SE-0293: Extend Property Wrappers to Function and Closure Parameters

Ah, when I've been talking about "library authors," I've mostly been thinking of an intermediate between the property wrapper author and the ultimate end user (e.g., someone writing a SwiftUI utility library who uses the @Binding wrapper on their properties and function parameters). These are the authors that I think are likely to have internalized a rule to the effect of "adding a wrapper attribute does not expose the backing storage as API," an assumption which this proposal would break.

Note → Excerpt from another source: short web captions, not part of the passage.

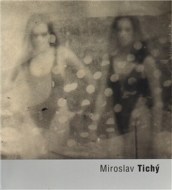 Miroslav Tichý - cena, porovnanie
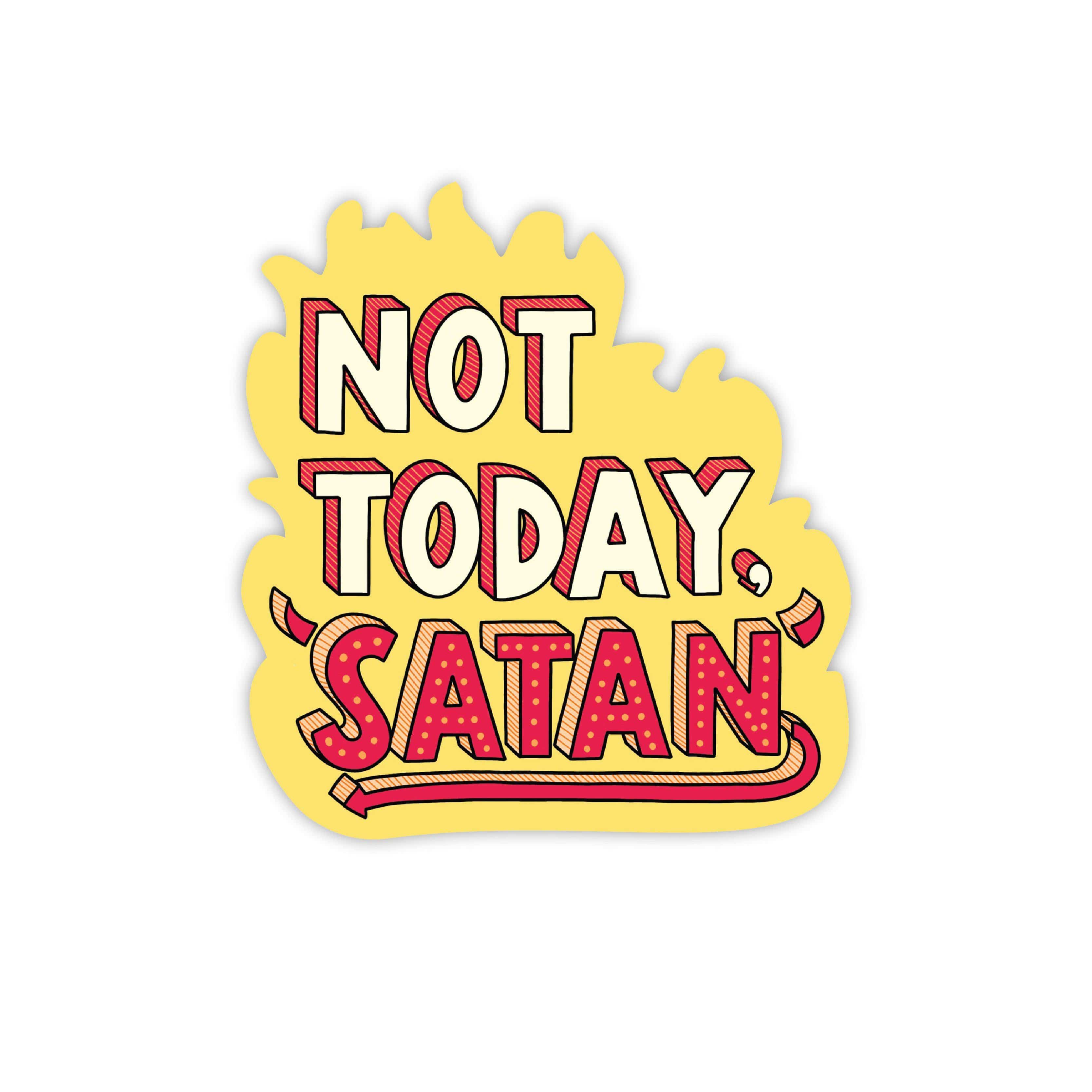 Not Today Satan Sticker Decal 4" 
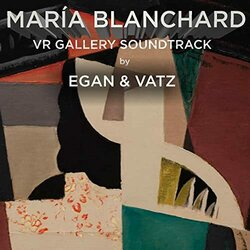 Maria Blanchard VR Gallery Soundtrack (Egan , Vatz ) - CD-Cover
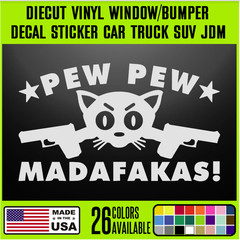 Pew Pew Madafakas Gun Funny DieCut Vinyl Window Decal Sticker Car Truck SUV {109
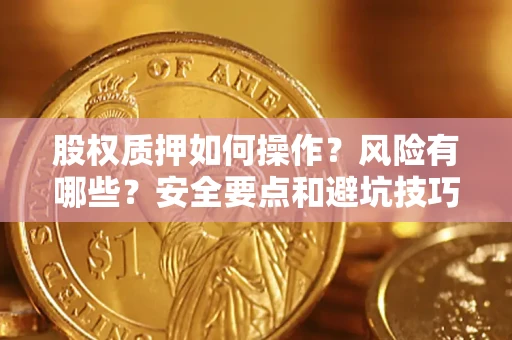 武汉股权质押如何操作？风险有哪些？安全要点和避坑技巧？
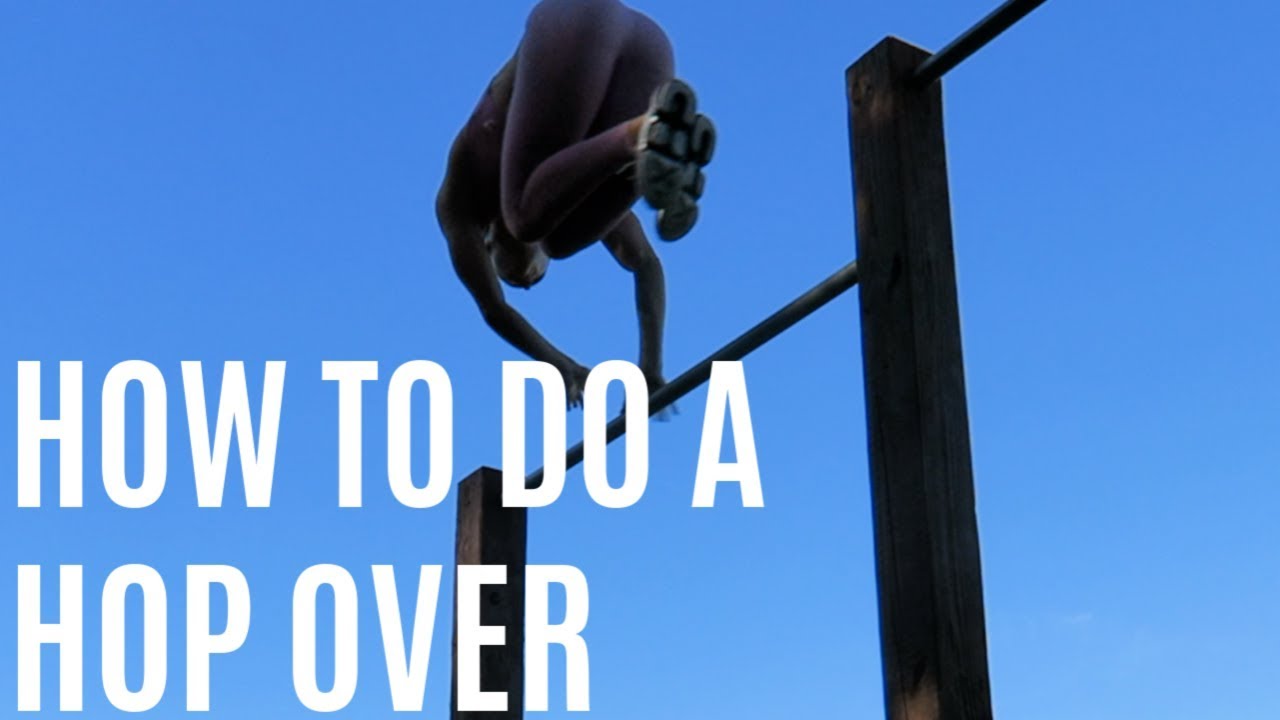 HOW TO DO A HOP OVER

I alluded to this briefly in my first post (and @Lantua has mentioned something similar), but IMO the issue of unapplied references as 'solved' in this proposal actually decreases author freedom. Authors of parameter-wrapped functions have no choice but to expose the backing storage of the wrapped parameter as API, whereas for wrapped properties they have total control (and the default is that the storage is not exposed, even outside the type itself, not to mention publicly).

Punting on this part of the proposal would preserve the status quo. Authors who really do want to expose the backing storage for their wrapped parameters are free to create multiple entry points. It requires a little boilerplate, but we've historically been fine with requiring boilerplate in order to make public API explicit (e.g., forcing the synthesized memberwise initializer to be at most internal).

@hborla's posts in the pitch thread (and your examples here) provide several alternative (and compelling!) solutions to some of the problems I've raised with exposing the backing storage, but there doesn't seem to be much of a consensus around which directions are most promising. Furthermore, the answer supplied in this proposal to the unapplied references question would cut off evolution in directions that I think are promising, e.g.:

(That is, even if we decide that exposing the backing storage is desirable, it doesn't obviously follow that the backing-storage version of the function should receive the blessed foo(arg:) spelling as opposed to the 'as-called' version of the function.)